A todo esto, el día 8 de agosto, había llegado Franco a la capital andaluza y con gran indignación del absurdo e insensato general Queipo de Llano, que había conquistado Sevilla y se había transofrmado en un grotesco locutor de radio, tomó el mando de toda la zona sur. Mola, temiendo a Franco como rival y para evitar suspicacias, les agregó nominalmente a él, a Queipo y a Orgaz, alto comisario del Marruecos español a la Junta y continuó actuando como jefe del Movimiento, con ínfulas de «generalísimo». Sin ir más lejos, un discurso pronunciado en septiembre, Mola manifestaba «… Es el ejército quien debe gobernar, pues solamente él posee suficiente autoridad para mantener enlazados los elementos heterogéneos que componen España». Era secretario general de esa Junta, el coronel Montaner y existían en ella las subsecretarías de Comercio, Obra Pública, (secciones ferroviarias, de carreteras y Correos y Telégrafos), Hacienda, Justicia y un negociado de prensa regentado por aquel periodista venal y germanófilo, verdadero prototipo de la inmoralidad periodística española reaccionaria que se llamaba Juan Pujol.
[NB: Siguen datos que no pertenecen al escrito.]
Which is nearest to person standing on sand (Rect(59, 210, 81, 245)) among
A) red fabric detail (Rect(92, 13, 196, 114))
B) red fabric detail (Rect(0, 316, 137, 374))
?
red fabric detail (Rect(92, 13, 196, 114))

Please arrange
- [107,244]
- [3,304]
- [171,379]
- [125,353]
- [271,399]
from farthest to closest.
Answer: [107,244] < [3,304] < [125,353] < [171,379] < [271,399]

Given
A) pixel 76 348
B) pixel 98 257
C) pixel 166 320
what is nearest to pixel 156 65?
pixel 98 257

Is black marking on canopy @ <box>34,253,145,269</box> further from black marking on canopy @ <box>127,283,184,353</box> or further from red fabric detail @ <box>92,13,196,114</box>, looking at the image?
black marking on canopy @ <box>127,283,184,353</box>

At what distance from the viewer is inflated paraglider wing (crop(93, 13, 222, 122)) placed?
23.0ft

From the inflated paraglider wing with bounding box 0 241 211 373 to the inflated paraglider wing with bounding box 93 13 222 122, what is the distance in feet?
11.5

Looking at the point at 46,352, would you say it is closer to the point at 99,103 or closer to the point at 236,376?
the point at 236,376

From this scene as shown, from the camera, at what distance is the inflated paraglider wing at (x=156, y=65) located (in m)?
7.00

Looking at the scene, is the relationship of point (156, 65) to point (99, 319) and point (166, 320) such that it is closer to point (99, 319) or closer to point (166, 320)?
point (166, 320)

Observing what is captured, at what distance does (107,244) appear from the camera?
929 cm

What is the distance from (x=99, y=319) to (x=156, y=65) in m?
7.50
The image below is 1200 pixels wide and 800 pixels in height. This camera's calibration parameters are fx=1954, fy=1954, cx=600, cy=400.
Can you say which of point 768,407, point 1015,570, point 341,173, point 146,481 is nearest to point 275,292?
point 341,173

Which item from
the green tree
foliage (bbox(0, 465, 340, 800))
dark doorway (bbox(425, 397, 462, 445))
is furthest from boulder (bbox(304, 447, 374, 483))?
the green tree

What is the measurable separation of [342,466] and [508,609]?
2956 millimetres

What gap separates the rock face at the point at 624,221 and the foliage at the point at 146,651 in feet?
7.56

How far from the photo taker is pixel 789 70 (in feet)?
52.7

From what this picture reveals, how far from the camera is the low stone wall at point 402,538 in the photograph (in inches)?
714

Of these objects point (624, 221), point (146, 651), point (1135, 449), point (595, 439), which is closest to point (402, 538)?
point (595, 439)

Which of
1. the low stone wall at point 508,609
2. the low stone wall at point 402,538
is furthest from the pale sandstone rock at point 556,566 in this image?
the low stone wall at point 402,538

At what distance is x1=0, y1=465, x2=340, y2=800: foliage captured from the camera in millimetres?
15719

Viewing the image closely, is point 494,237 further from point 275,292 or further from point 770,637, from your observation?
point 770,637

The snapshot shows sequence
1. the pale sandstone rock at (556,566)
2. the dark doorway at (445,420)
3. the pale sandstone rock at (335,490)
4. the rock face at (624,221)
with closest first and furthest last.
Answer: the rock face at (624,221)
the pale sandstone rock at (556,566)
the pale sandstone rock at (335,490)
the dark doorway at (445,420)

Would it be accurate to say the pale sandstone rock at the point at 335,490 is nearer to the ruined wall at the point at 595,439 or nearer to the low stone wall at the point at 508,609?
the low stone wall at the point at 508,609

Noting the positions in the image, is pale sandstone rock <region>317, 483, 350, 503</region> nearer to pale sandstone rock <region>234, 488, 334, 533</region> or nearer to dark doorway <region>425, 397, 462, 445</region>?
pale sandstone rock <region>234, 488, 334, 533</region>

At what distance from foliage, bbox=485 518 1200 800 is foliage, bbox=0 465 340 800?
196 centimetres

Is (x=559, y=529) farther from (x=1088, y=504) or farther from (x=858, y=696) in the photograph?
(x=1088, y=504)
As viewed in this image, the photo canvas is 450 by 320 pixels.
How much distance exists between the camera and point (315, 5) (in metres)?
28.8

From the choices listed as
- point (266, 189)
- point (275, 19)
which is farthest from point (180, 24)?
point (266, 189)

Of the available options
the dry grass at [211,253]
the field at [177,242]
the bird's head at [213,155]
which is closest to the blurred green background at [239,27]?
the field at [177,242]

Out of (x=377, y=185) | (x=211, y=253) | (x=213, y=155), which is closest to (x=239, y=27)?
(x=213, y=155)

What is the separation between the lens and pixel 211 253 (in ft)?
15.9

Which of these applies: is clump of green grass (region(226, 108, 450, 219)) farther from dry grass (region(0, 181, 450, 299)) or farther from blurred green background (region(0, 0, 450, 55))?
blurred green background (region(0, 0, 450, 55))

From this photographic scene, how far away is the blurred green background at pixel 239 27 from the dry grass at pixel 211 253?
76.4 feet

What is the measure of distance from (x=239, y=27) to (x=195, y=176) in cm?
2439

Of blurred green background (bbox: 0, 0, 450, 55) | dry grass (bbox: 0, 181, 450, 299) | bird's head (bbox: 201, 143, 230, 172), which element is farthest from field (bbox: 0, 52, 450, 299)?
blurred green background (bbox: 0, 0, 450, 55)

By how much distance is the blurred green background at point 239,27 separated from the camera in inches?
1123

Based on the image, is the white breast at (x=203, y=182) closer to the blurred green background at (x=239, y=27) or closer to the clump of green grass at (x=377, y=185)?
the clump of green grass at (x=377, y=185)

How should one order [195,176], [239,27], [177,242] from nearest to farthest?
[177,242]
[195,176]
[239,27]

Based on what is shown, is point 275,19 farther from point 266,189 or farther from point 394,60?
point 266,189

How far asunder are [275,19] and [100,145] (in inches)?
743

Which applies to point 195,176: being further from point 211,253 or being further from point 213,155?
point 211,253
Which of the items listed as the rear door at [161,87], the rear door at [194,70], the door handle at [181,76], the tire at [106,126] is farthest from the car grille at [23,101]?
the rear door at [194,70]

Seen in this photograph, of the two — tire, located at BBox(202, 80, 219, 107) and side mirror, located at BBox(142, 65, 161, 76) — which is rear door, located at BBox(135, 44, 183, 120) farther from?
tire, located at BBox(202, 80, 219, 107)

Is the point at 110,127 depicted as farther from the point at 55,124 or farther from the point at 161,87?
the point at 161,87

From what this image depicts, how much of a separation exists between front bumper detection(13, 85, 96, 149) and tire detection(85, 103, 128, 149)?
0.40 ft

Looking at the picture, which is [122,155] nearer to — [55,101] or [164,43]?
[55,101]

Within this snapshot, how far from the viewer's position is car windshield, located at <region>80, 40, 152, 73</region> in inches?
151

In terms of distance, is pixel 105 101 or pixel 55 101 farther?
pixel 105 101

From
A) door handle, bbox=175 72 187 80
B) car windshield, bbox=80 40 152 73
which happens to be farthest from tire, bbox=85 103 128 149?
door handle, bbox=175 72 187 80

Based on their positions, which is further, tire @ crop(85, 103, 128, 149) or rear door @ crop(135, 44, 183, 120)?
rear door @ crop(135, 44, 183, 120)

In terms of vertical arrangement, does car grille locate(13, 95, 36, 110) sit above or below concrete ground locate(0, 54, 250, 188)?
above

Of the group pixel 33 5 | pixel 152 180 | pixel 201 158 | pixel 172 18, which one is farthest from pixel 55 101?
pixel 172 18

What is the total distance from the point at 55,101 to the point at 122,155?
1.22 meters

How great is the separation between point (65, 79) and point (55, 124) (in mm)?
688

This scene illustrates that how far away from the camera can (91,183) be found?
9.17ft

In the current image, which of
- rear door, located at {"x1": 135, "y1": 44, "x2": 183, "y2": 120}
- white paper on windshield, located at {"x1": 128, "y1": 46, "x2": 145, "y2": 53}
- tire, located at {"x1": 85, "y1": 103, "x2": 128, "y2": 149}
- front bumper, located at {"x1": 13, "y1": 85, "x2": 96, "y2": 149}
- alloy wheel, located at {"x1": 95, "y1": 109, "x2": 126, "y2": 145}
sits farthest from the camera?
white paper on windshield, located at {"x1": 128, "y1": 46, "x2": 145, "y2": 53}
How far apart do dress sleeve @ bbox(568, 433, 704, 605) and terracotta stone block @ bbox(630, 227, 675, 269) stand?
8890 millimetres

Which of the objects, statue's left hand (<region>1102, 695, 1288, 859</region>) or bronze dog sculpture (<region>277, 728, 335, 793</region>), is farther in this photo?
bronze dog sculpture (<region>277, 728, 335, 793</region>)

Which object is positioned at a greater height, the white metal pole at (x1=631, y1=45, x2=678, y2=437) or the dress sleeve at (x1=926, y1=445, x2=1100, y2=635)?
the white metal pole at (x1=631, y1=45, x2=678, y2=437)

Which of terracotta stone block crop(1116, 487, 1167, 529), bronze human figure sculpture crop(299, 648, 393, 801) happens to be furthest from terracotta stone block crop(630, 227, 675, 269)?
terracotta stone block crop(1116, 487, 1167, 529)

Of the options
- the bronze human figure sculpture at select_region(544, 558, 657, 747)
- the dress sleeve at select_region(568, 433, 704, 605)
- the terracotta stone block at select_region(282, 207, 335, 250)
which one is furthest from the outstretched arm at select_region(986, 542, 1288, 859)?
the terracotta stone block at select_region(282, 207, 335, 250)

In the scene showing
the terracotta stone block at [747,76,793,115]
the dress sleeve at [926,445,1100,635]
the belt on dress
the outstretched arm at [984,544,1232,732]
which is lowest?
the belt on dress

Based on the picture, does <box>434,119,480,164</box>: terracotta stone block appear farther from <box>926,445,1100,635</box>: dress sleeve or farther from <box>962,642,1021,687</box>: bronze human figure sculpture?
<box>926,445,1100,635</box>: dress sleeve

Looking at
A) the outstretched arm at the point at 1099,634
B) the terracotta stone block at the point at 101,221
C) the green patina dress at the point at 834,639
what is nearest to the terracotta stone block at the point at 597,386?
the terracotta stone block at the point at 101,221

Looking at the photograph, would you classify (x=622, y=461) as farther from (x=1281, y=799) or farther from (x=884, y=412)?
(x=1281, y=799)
IV. Franco, jefe supremo del Movimiento
En octubre de 1936, el Vaticano, por intermedio de la Compañía de Jesús, del episcopado español y de otras órdenes religiosas, había movido todos los resortes políticos, militares y financieros de dentro y fuera de España, y habría interesado en favor de Franco primeramente a Italia y luego a Alemania. Todas estas cuestiones y las rivalidades entre los generales sublevados hábilmente enfrentados dieron lugar a que el «caudillo» gallego, con su mediocridad hipócrita pseudo-devota, fuera reconocido como «Jefe Supremo del Estado Español» y se hizo asistir por una «junta técnica» compuesta por representantes de los departamentos de Justicia, Industria y Comercio, Agricultura, Trabajo, Instrucción y Obras Públicas, con una secretaría para los negocios extranjeros. Se aconsejó al «caudillo» que nombrase con el fin de quitar posibles rivalidades, a Mola, jefe del ejército del Norte; a Queipo de Llano del Sur; y a Orgaz del de Marruecos. El viejo Cabanellas fue designado como «inspector general del Ejército», título dorado, pero absolutamente inútil.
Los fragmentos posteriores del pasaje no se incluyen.